*** Given data ***
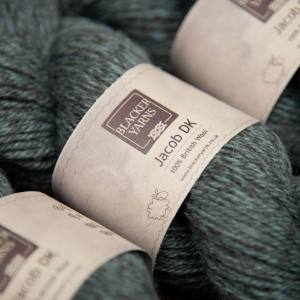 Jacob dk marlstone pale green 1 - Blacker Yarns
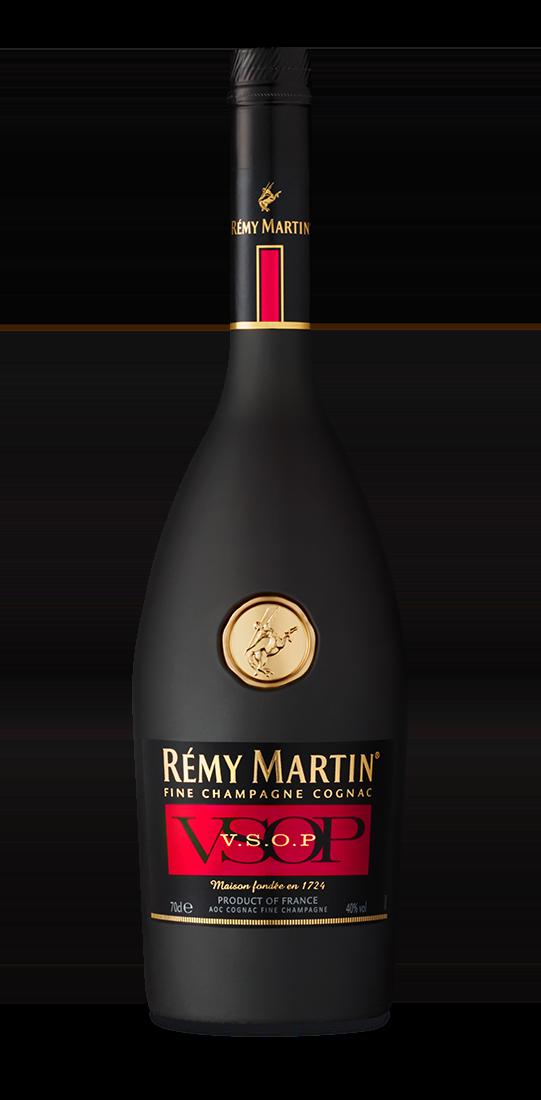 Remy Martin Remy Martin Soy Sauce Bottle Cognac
*** End of Given data ***
*** Given data ***
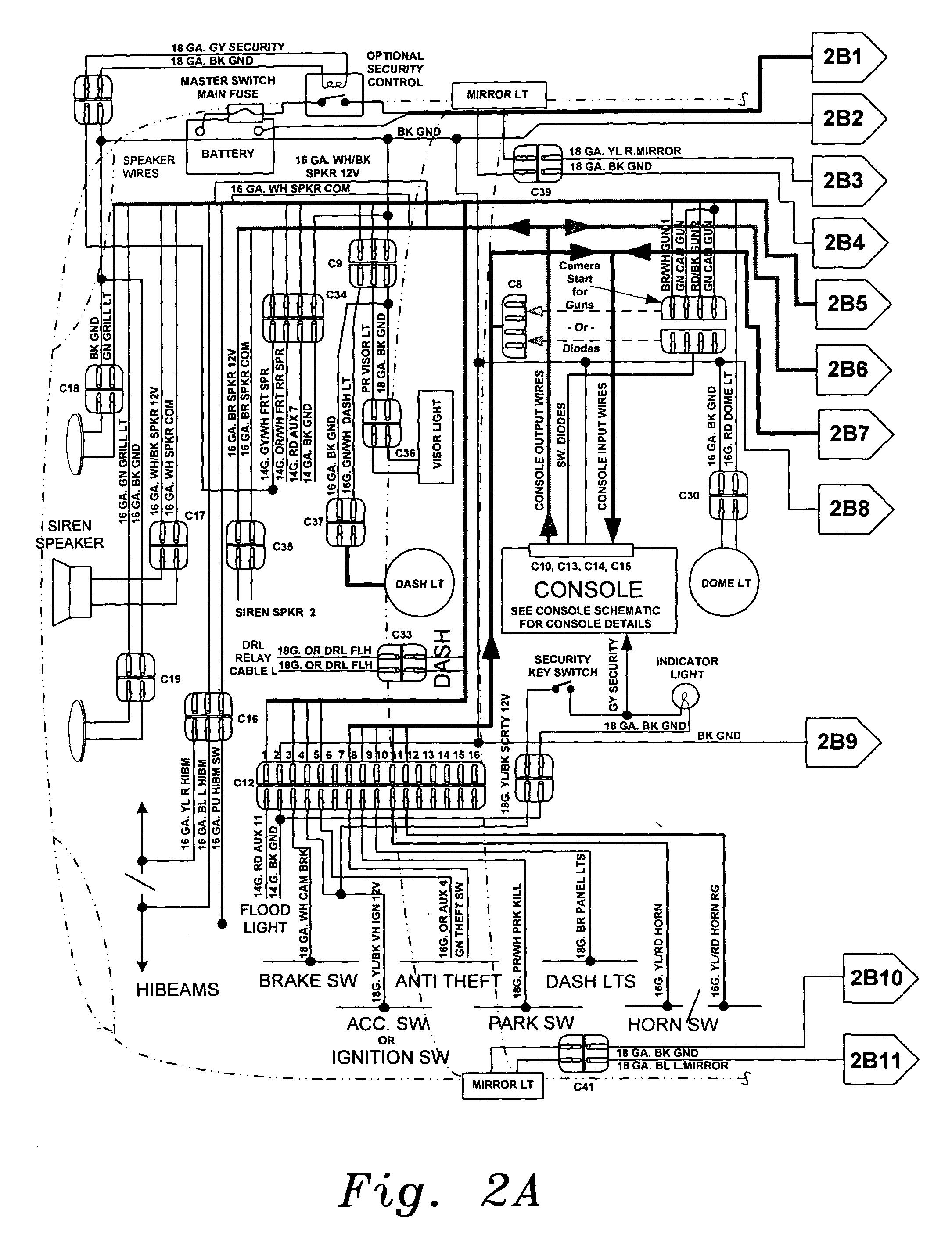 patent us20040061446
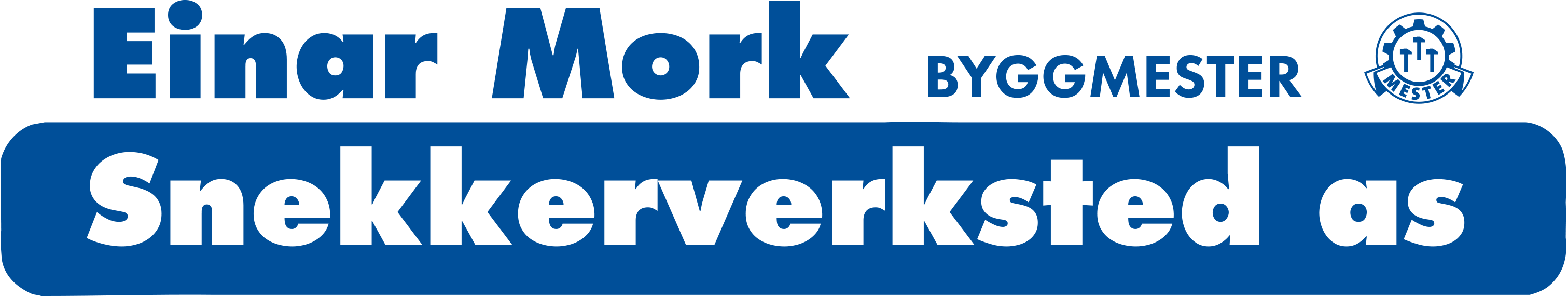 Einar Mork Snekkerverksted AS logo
*** End of Given data ***
*** Given data ***
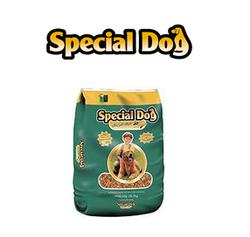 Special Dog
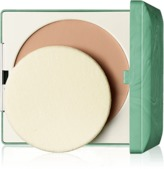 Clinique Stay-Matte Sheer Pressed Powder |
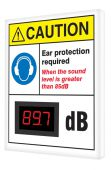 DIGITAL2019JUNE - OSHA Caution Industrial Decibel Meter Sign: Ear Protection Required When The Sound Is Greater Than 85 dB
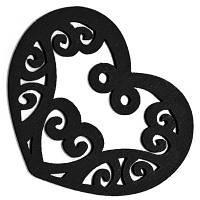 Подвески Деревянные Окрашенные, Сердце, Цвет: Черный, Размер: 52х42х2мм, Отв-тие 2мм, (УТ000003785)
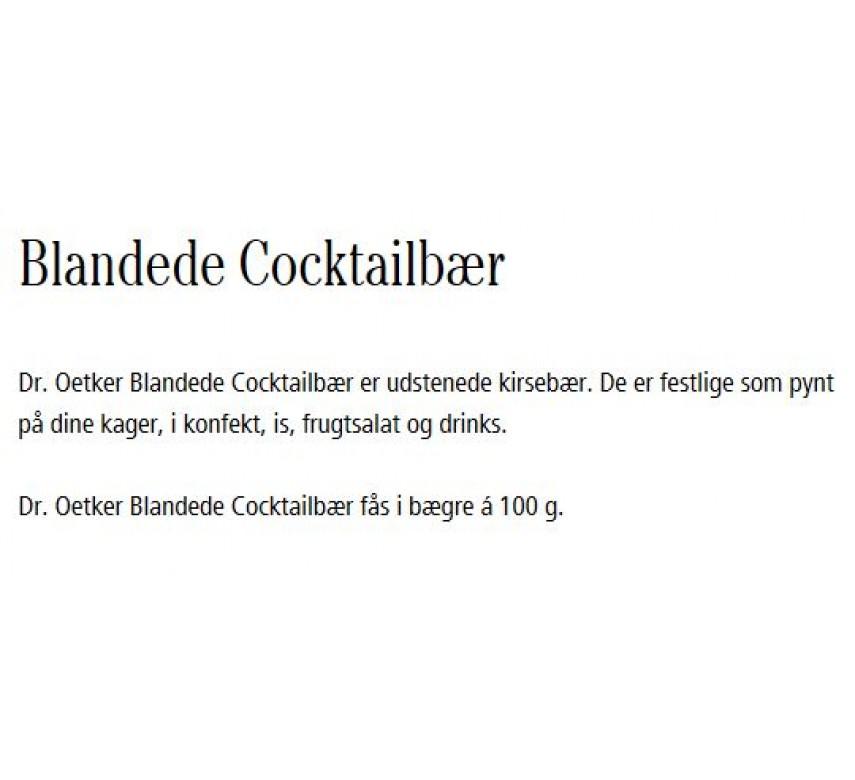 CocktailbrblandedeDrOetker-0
*** End of Given data ***
**Requirement**
Would you print exactly the lines in the listing above, from the line bearing "Jacob dk marlstone" through the line bearing "Remy Martin Remy", leaving out all pictures?

**Written response**
 Jacob dk marlstone pale green 1 - Blacker Yarns
 Remy Martin Remy Martin Soy Sauce Bottle Cognac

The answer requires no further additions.